En las novelas de mi serie detectivesca queda claro que Cayetano Brulé consigue casos importantes sólo a partir de 1990. Brulé considera que la democracia es condición sine quanon para que un detective privado puede investigar sin excesivas restricciones. En regímenes no democráticos la situación se le complica puesto que los gobiernos -autoritarios o dictatoriales- no toleran la búsqueda paralela pues son adeptos a una "verdad oficial", que imponen ellos mismos. Esto arroja una interrogante adicional: ¿Qué posibilidades tiene un detective solitario de investigar en una democracia donde campean sicarios, narcos y delincuentes comunes? ¿Puede un detective privado entrometer su nariz en esos ámbitos si hasta las policías oficiales hallan límites en zonas del país, y son atacadas con armas de grueso calibre y recursos terroristas?

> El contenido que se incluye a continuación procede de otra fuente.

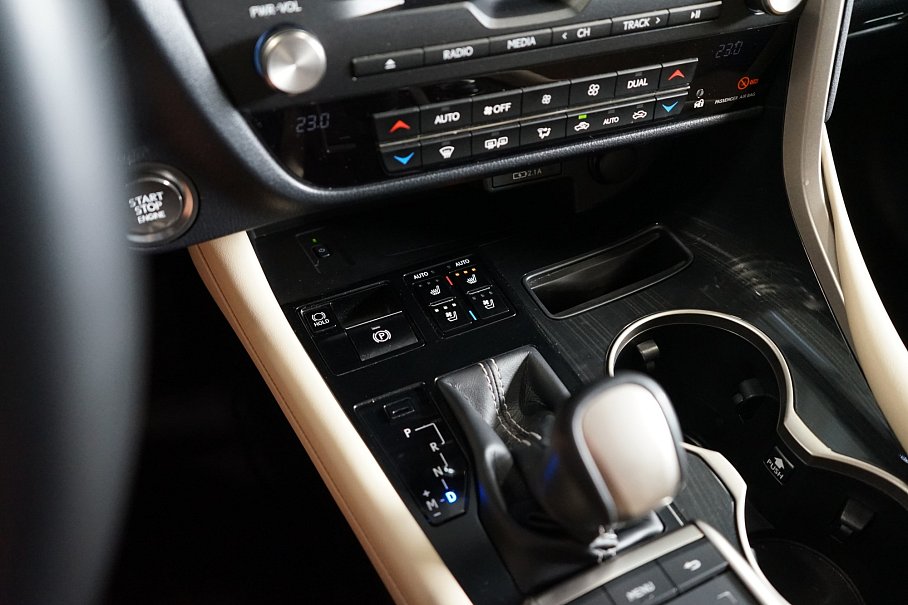 Lexus RX 300 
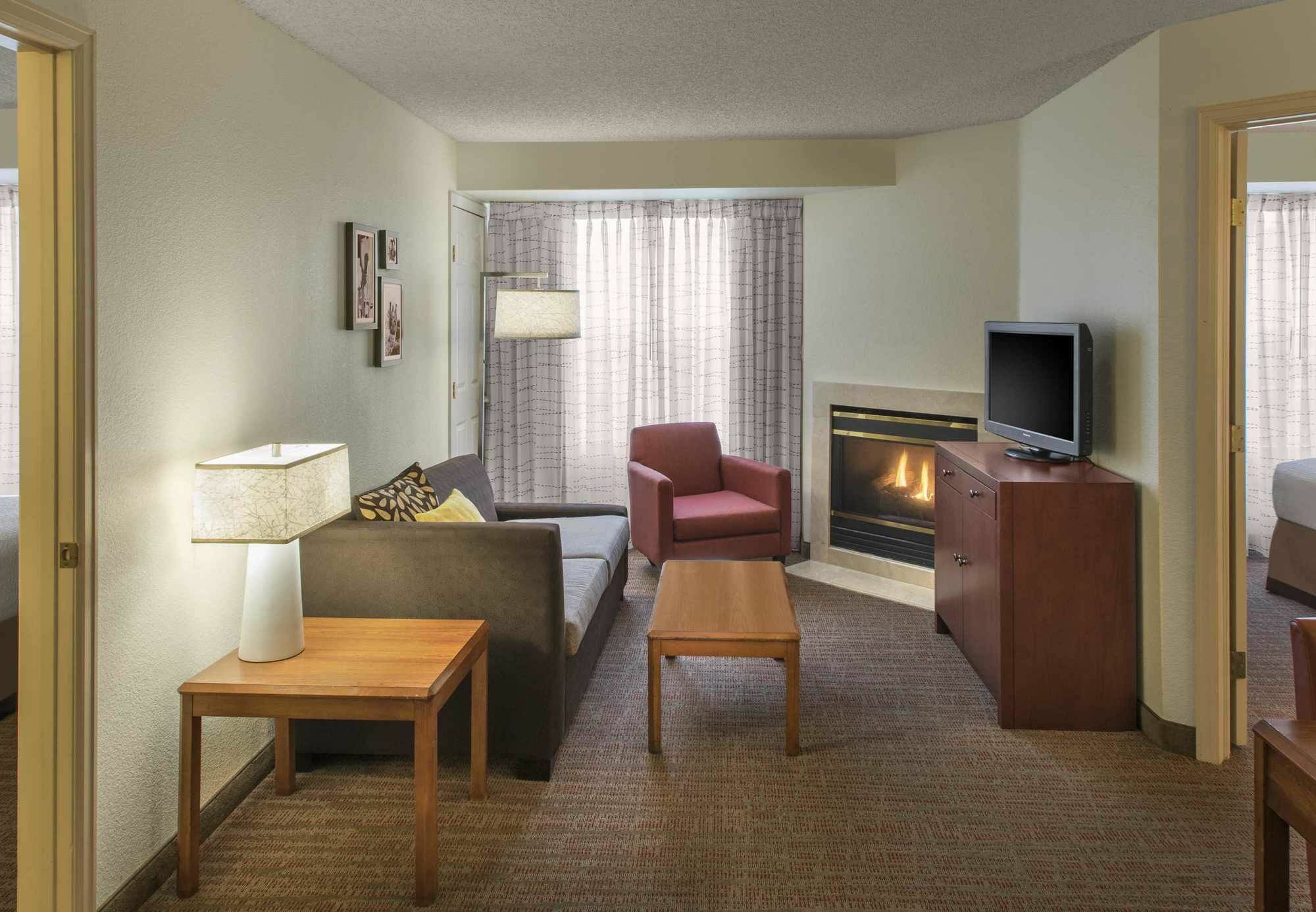 Residence Inn Denver Southwest/Lakewood Eksteriør bilde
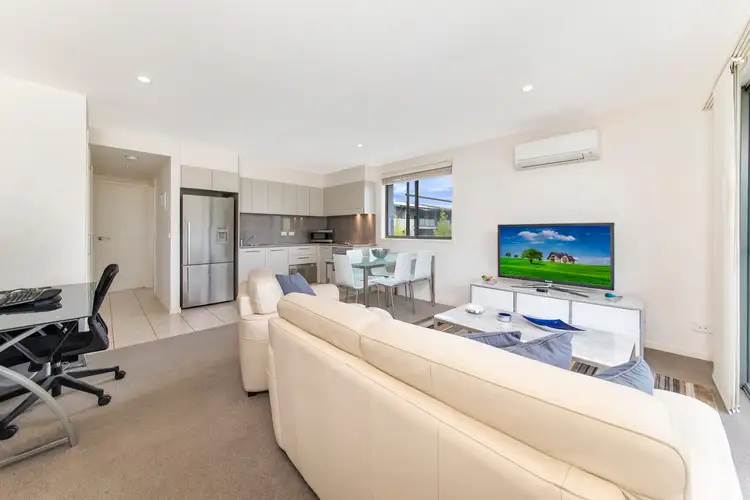 Third view of Homely apartment listing, 3/126 Thynne Street, Bruce ACT 2617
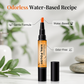 🎃 ZEITLICH BEGRENZT: 50% RABATT! ✨ Schnelltrocknendes Halloween-Nagellackstift-Set – Wasserbasiert, geruchsneutral & präzise Nailart 💅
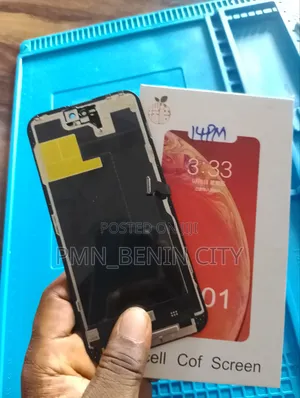 iPhone 14 Pro Max Incell Screen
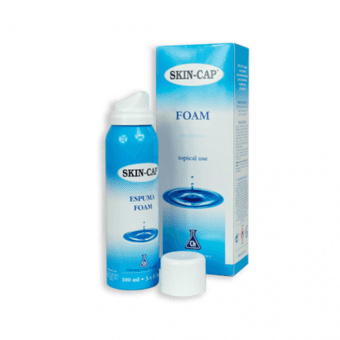 SKIN-CAP putas, 100 ml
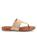color OATMEAL, Sam Edelman | Barry Suede Flat Sandals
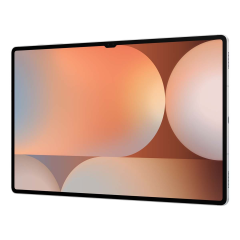 Samsung Galaxy Tab S10 Ultra 14,6" 5G+Wi-Fi 12/256Gb Silver, серебристый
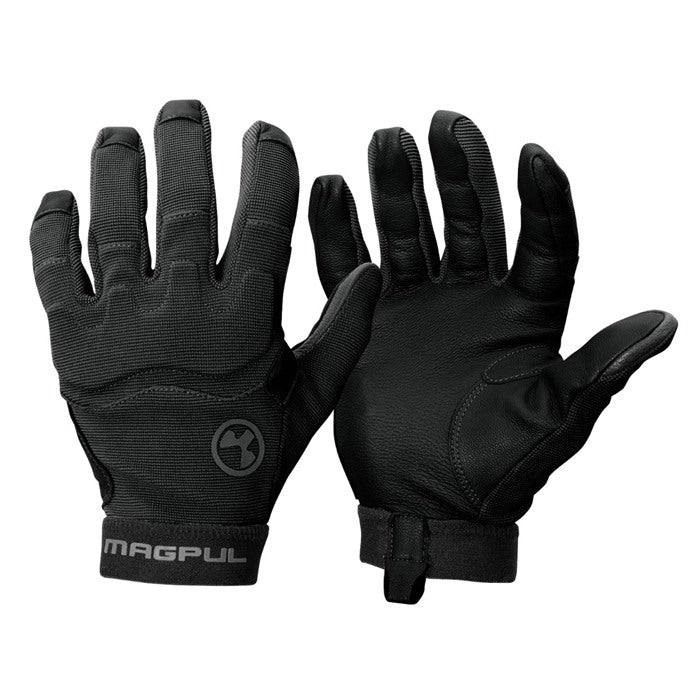Magpul Patrol Glove 2.0 schwarz Detailansicht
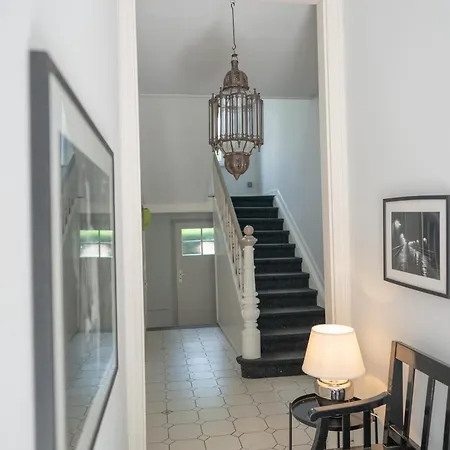 Pssst ! Geheimtip In Ruettenscheid * Essen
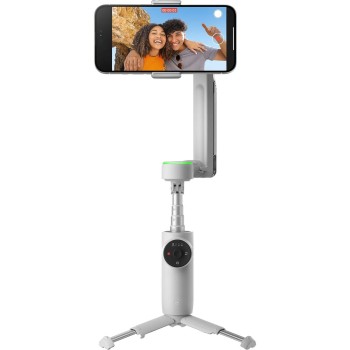 Insta360 Flow Pro Smartphone AI Gimbal Stabilizer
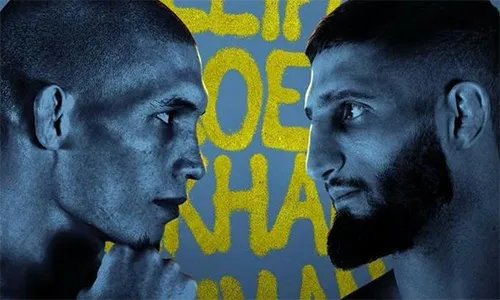 ACA 141 Результаты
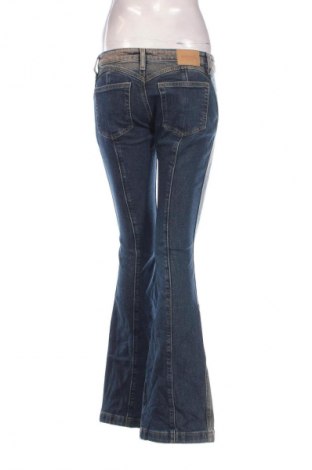 Damen Jeans Weekday, Größe S, Farbe Blau, Preis 14,27 €
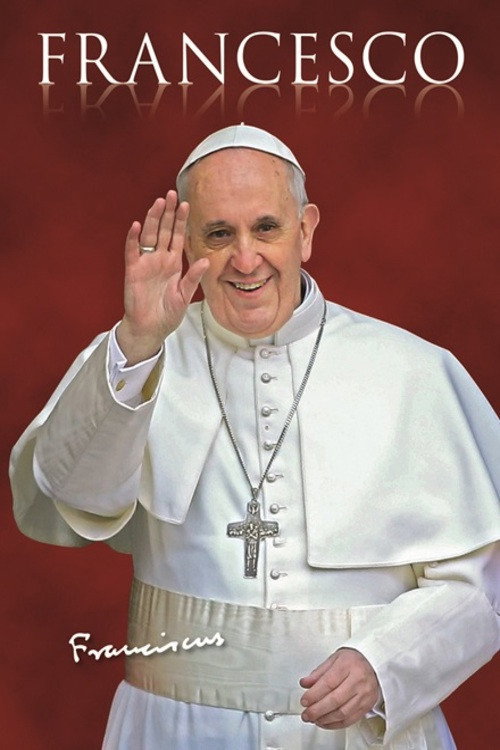 Francesco - Storia dell’elezione di un Papa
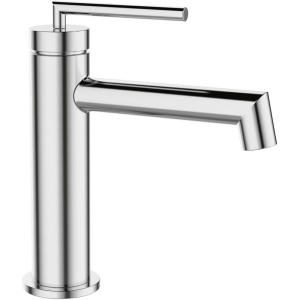 Смеситель для раковины BelBagno Acqua ACQUA-LVM-CRM хром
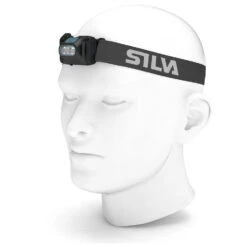 Silva Scout 3XTH - Head Torch -Outdoor Equipment silva scout 3xth head torch detail 8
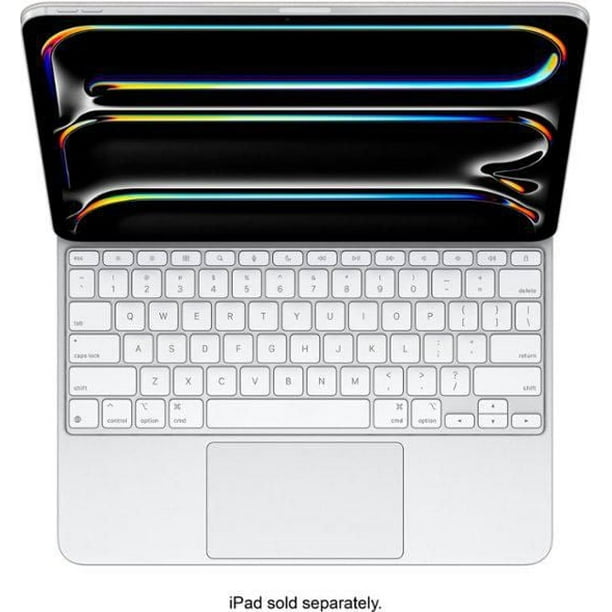 Apple Magic Keyboard for iPad Pro 13‑inch (M4) - Walmart.ca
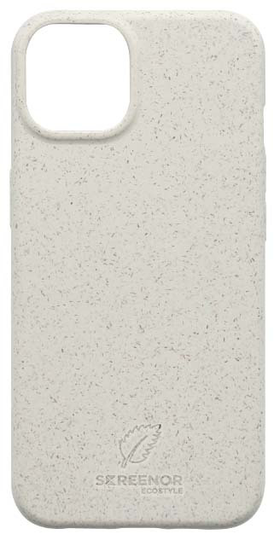 SCREENOR ECOSTYLE IPHONE 13 OAK LIGHT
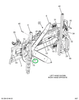 2506039C1 PIVOT STUD TWIST LOCK RH DOOR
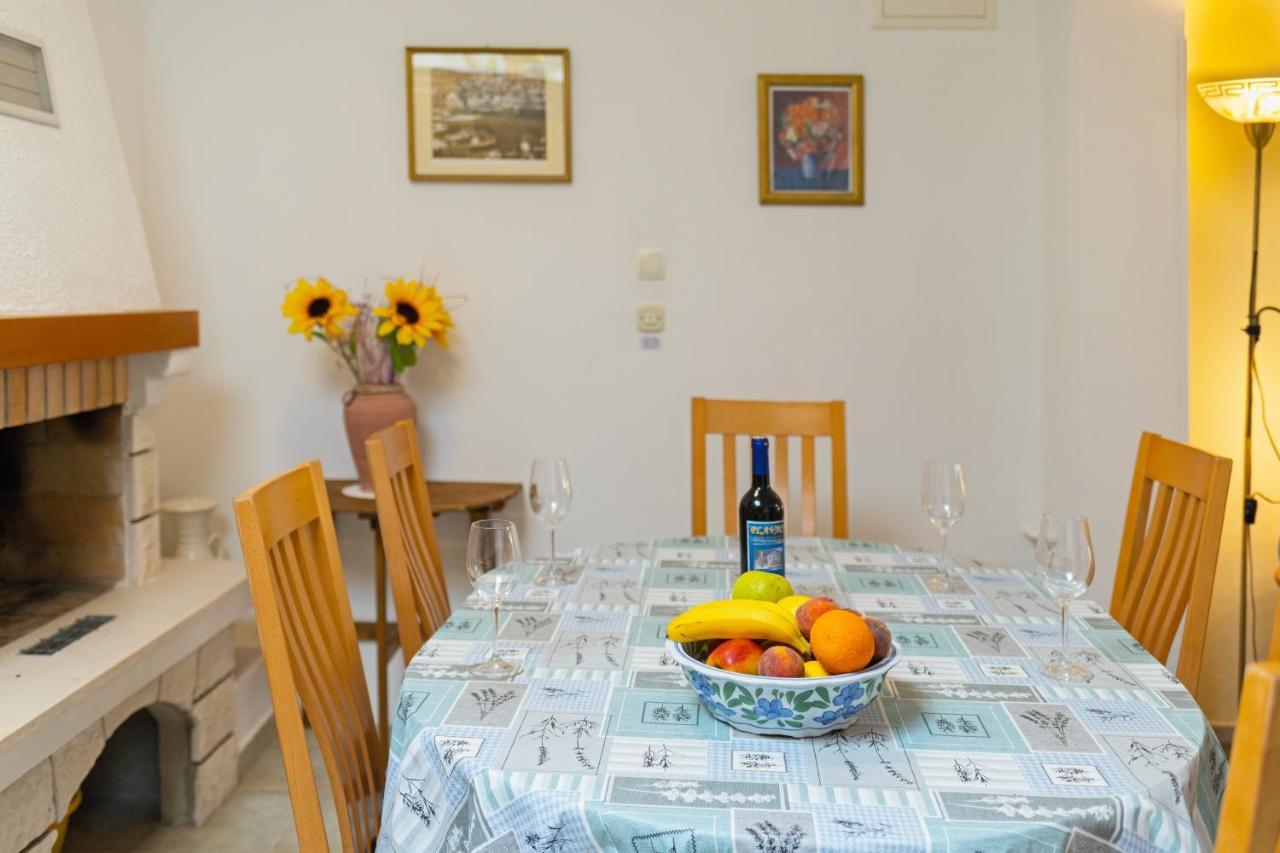 חוואר Balic Apartments - Zf Hvar מראה חיצוני תמונה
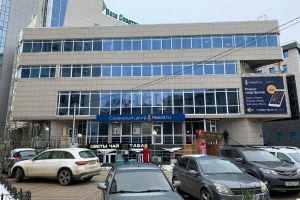 Сдам производственно-складское помещение с общей площадью 450м2, на улице Красная, ЦМР район, г. Краснодар, Краснодарский край, Россия, агентство ООО Этажи - Кубань Коммерция 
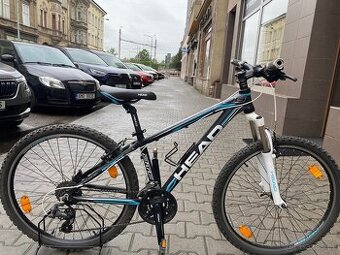 Horské kolo Head, velikost rámu 16”
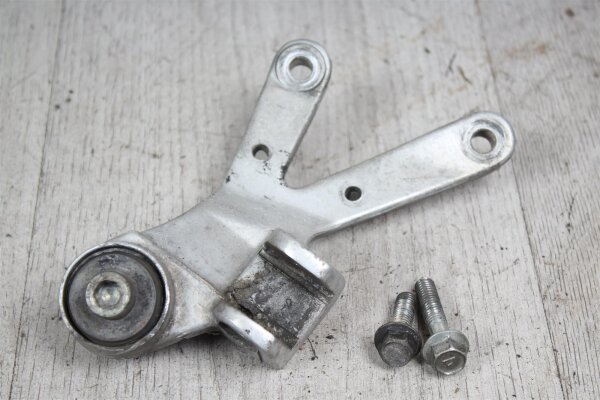 Rast holder Sozusrasten holder at the back right Yamaha FZR 1000 Exup 3LE 3LF 89-96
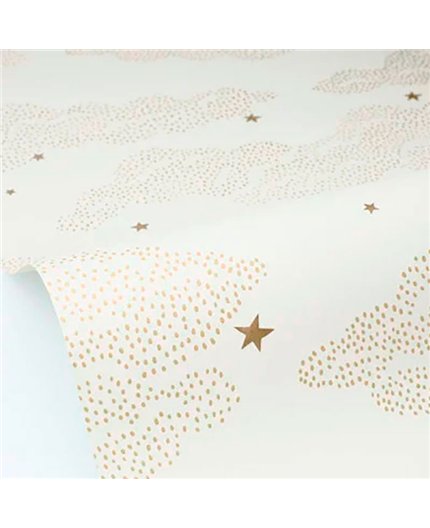 Papel Pintado HAPPY KIDS CLUB Ref. HKC107640223.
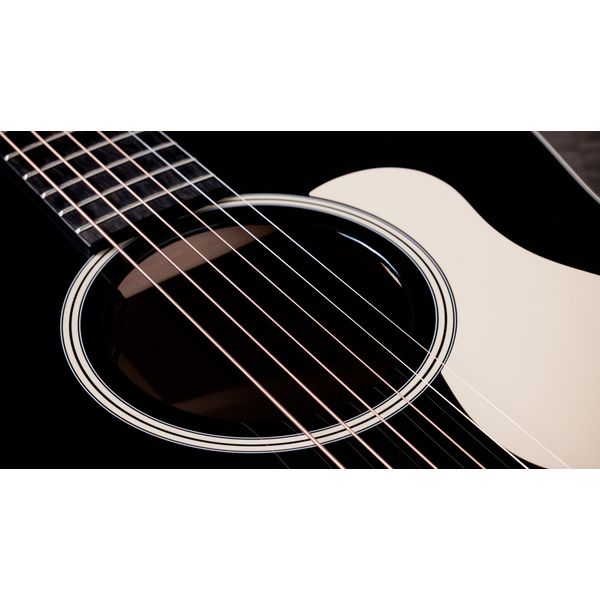 Taylor Gold Label 517e Blacktop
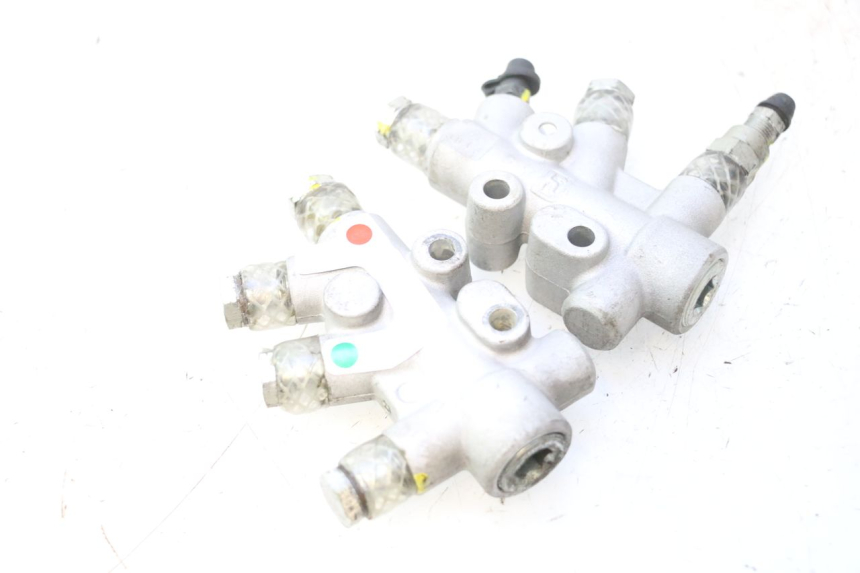 photo de REMMENVERDELER PIAGGIO MP3 500 (2011 - 2015) - Technische close-up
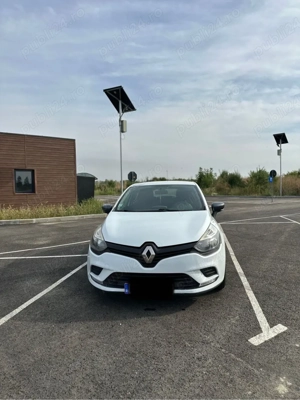 Renault Clio IV 1.5 Diesel - imagine 5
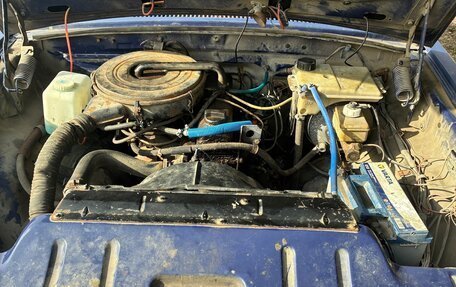 ГАЗ 3110 «Волга», 1999 год, 75 000 рублей, 3 фотография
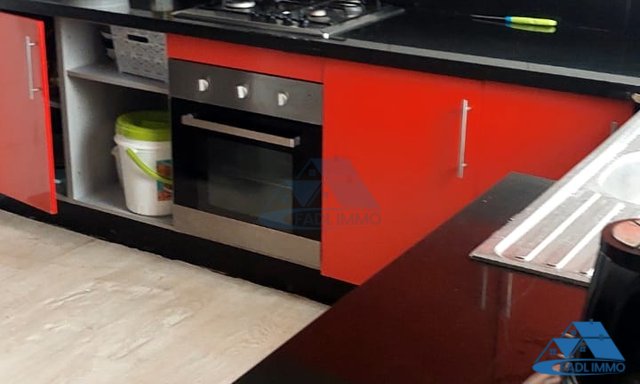 VENTA DE APARTAMENTOS FRENTE A LA ESTACIÓN TGV KENITRA — Kenitra, Maamora - 4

Conviene recordar la importancia que atribuye el lector de policiales a la verosimilitud y la plausibilidad de la trama, de modo que no tardaría en preguntarse: ¿Cuánto duraría un detective privado que indagara sobre el terrorismo en comunas de la Araucanía o sobre el teje y maneje de los narcos en comunas de Santiago, Antofagasta o Iquique? Lo más probable es que de ignorar las amenazas, terminaría calcinado dentro un coche o en un barril con ácido muriático, diría uno de esos lectores. Lo saben los amantes de la novela policial y, por ello, desconfiarían de una novela sobre ese tema en la que el investigador emerja triunfante. En ese caso, el sabueso se convertiría en un Superman o un héroe de película hollywoodense, lo que no apetece y sí defrauda al lector latinoamericano de novela policial.

Escritores policiales colombianos y mexicanos han sorteado con talento y éxito este reto creando un nuevo género. Han tenido más tiempo que los chilenos, desde luego, porque en Colombia y México pasaron hace mucho lo que estamos sufriendo hoy nosotros. Allá los narcos y los sicarios son de larga data, e inciden en esferas claves de la vida nacional. Los segundos siembran el pánico, los primeros buscan infiltrarse en importantes sectores de la vida nacional para crear un estado paralelo. En fin, estos procesos han generado, al menos, dos vertientes en la narrativas. La novela narco, por un lado, entre cuyos expositores destacan Elmer Mendoza y Eduardo Antonio Parra y, por otro, la narrativa del sicariato, en que brillan, entre otros, Jorge Franco, Fernando Vallejo y Laura Restrepo. También estadounidenses, como el superventas Don Winslow, han explorado estos campos. En esas novelas hay poco espacio para héroes hollywoodenses, y los protagonistas la pasan mal, muy mal, cuando no pierden la vida en sus pesquisas. Por eso aún no me animo a enviar al corajudo e ingenioso Cayetano Brulé a una de ellas.

En Chile aun no aparecen con fuerza esos géneros como en Colombia o México, pero esto cambiará pues el narco y el sicariato alcanzan aquí ya tétrica y sangrienta notoriedad. Nunca ha sufrido Chile una agresión delincuencial tan destructiva como la que vivimos, y nunca habíamos visto a un gobierno tan complicado internamente para enfrentarla. Y lo grave es que no se trata sólo de recuperar la relativa seguridad que hasta hace pocos años disfrutamos sino también de liberarnos de la cultura del miedo y la incertidumbre que violenta nuestra cotidianeidad y relación con los demás, nuestros planes personales y nuestra vida, nuestra cultura, nuestra alma nacional y nuestros derechos humanos.